• [Action item] Your task is to repeat the entries word for word while leaving out the pictures.

○ ○ ○

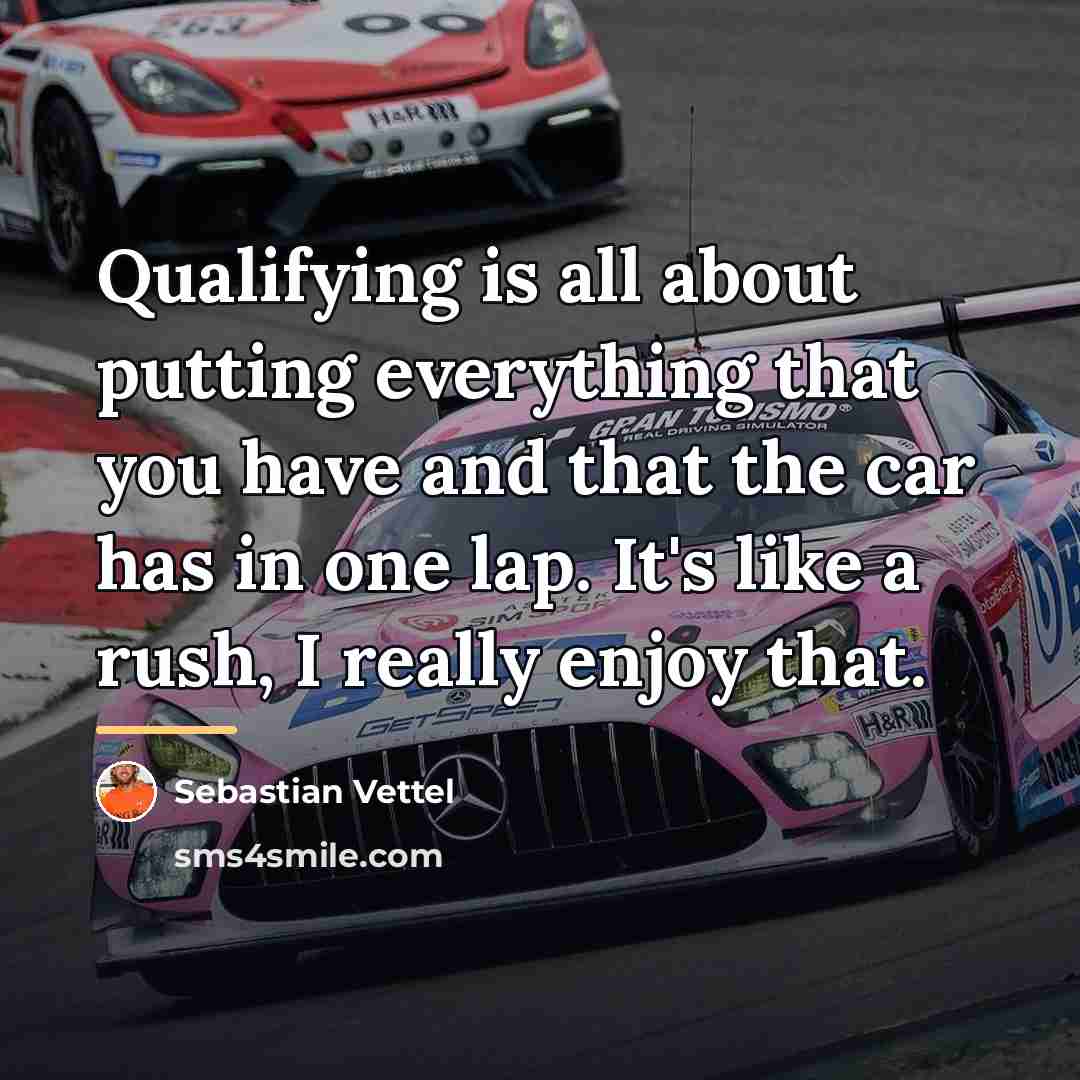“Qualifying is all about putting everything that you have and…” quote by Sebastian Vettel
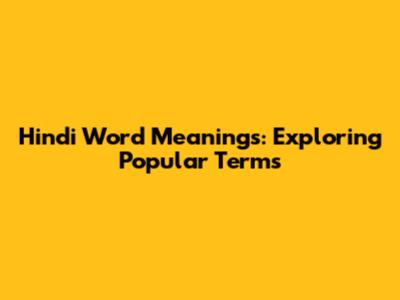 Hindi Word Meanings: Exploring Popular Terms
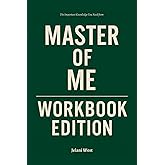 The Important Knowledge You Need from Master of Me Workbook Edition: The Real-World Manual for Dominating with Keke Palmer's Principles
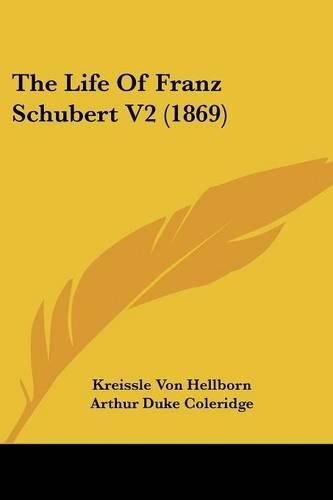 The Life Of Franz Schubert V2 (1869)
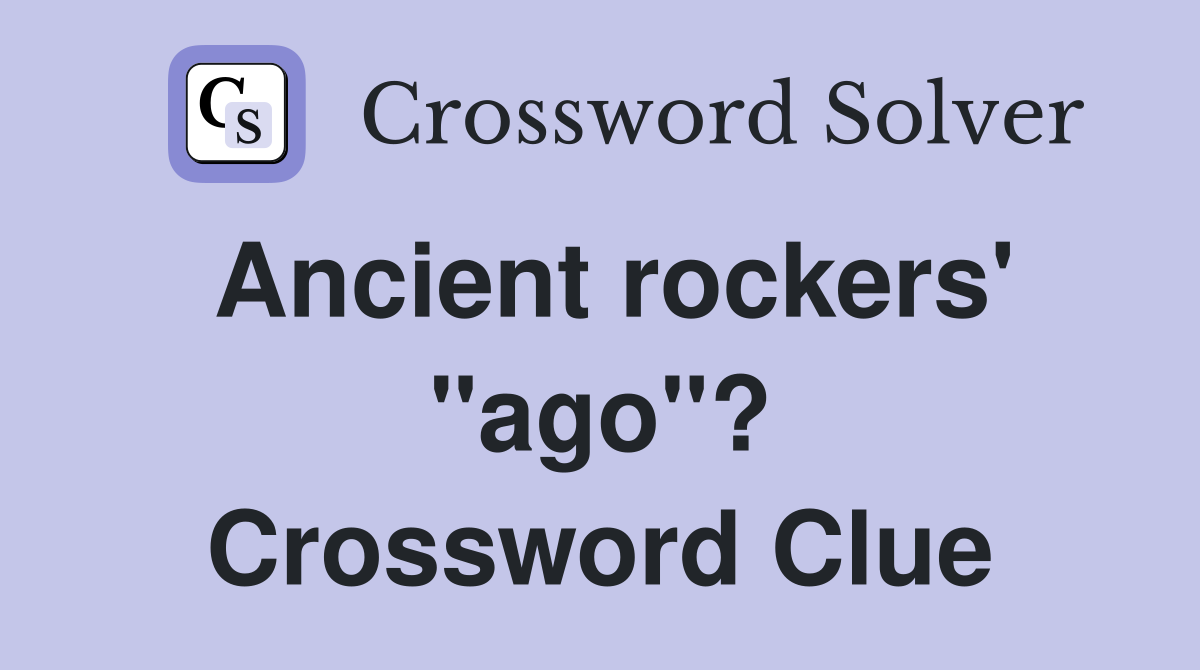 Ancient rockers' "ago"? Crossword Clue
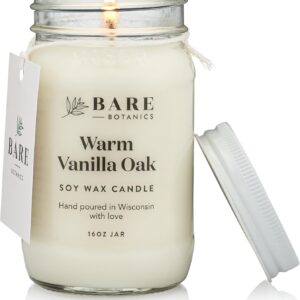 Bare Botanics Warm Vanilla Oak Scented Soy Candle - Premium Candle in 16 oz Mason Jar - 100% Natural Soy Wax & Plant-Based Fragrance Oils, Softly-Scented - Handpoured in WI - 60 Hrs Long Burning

○ ○ ○

• [Solution to this problem]
“Qualifying is all about putting everything that you have and…” quote by Sebastian Vettel
 Hindi Word Meanings: Exploring Popular Terms
 The Important Knowledge You Need from Master of Me Workbook Edition: The Real-World Manual for Dominating with Keke Palmer's Principles
 The Life Of Franz Schubert V2 (1869)
 Ancient rockers' "ago"? Crossword Clue
 Bare Botanics Warm Vanilla Oak Scented Soy Candle - Premium Candle in 16 oz Mason Jar - 100% Natural Soy Wax & Plant-Based Fragrance Oils, Softly-Scented - Handpoured in WI - 60 Hrs Long Burning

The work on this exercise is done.